Segregated funds are an investment solution only available through insurance companies. They help to grow and protect your hard earned money with the added security of principal guarantees. You can think of it as a combination of a mutual fund with an insurance policy. Money is invested in professionally managed and diversified funds with the growth potential similar to mutual funds. But segregated funds have additional insurance components that protect the original amount invested.

Segregated funds offer unique benefits that mutual funds do not, such as:

1. Maturity guarantee vs. death benefit guarantee

A maturity guarantee helps to protect your initial investment (at contract maturity), while a death benefit guarantee ensures that your named beneficiaries will recieve 75% or 100% of the amount that was invested (depending on the guarantee option chosen by you) in 15 years from your initial investment or at time of your death.

2. Potential protection from creditors 

Reduce estate-planning costs. After a person dies, there is a legal approval process required to validate a person’s will.This process is called probate, and can be a lengthy administrative hassle that incurs fees. Segregated funds are not subject to the probate process, meaning that funds go directly to the beneficiary, without any estate or probate fees.

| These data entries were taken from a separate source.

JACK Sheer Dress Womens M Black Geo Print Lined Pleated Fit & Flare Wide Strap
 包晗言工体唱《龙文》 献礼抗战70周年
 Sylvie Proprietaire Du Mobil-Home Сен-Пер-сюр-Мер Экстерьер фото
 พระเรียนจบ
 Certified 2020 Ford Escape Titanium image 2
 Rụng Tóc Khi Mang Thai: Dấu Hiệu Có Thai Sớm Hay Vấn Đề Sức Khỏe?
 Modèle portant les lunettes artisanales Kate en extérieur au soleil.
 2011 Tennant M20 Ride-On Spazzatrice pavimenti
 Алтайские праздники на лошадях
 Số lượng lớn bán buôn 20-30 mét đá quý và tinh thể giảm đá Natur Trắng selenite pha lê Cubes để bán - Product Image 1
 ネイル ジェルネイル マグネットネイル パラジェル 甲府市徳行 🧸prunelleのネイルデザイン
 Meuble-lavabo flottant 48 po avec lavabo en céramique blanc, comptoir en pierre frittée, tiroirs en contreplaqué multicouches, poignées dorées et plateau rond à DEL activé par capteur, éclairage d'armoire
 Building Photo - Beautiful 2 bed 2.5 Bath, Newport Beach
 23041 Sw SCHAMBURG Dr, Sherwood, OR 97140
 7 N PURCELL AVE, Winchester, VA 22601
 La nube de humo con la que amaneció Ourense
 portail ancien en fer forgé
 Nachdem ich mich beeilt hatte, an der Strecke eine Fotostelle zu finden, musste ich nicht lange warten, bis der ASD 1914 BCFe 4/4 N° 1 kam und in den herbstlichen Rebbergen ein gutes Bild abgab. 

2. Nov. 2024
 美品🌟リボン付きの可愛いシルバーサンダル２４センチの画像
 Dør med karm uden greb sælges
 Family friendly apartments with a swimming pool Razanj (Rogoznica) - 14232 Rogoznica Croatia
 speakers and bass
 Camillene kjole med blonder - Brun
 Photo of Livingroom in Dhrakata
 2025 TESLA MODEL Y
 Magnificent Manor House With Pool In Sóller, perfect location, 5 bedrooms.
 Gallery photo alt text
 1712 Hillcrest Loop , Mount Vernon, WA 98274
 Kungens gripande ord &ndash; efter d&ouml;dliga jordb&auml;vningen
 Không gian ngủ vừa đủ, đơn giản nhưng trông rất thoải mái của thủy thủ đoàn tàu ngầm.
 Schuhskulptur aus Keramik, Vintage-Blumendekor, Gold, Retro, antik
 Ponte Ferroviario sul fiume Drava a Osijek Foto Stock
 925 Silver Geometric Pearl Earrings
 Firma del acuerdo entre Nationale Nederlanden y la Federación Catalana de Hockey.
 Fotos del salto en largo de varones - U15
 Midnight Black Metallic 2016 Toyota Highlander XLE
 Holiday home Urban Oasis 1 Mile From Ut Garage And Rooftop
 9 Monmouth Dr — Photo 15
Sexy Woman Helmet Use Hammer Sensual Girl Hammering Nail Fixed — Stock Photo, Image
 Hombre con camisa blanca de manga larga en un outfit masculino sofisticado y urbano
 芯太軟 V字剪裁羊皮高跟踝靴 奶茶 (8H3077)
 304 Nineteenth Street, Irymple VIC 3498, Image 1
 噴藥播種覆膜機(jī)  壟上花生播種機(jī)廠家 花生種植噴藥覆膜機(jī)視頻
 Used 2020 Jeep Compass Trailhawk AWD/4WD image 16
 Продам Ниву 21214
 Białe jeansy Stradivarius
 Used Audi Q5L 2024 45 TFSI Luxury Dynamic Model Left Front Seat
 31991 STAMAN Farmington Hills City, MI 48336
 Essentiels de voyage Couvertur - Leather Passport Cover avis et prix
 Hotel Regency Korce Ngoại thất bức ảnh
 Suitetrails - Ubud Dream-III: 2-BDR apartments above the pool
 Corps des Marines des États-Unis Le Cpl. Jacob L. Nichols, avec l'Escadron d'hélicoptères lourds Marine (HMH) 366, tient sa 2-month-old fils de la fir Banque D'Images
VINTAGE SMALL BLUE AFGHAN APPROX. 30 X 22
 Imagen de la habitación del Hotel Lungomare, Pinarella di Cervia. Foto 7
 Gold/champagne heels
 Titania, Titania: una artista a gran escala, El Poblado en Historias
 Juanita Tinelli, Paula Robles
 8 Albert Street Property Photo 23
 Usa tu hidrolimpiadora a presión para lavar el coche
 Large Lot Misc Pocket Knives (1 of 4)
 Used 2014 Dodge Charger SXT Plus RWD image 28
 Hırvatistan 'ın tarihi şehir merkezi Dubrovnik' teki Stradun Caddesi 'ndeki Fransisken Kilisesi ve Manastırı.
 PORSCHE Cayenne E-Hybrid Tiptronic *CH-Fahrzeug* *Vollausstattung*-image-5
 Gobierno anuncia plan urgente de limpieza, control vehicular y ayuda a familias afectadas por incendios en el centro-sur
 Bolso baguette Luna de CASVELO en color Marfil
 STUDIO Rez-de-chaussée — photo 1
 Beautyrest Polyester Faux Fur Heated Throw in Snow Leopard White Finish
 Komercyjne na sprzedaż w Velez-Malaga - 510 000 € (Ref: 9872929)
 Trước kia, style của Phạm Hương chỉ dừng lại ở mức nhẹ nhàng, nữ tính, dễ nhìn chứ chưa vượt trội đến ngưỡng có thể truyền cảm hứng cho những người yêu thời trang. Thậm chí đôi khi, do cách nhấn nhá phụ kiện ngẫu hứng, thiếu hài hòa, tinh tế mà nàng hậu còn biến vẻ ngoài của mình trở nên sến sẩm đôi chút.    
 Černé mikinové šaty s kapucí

3. Potential protection from creditors 

Potential protection from creditors. Segregated funds are considered an insurance contract so they may be protected under provincial law from seizure by creditors in the event you declare bankruptcy. This may be an important benefit for professionals, entrepreneurs and business owners who might be involved in an unexpected lawsuit or bankruptcy.

4. Reset the guaranteeed value of your investment 

If your investment has increased in value, you may have the option to reset the guaranteed value of your investment, which now protects the new “increased” amount. These guarantees and benefits, combined with the growth potential, what make Segregated funds better for some investors than Mutual Funds.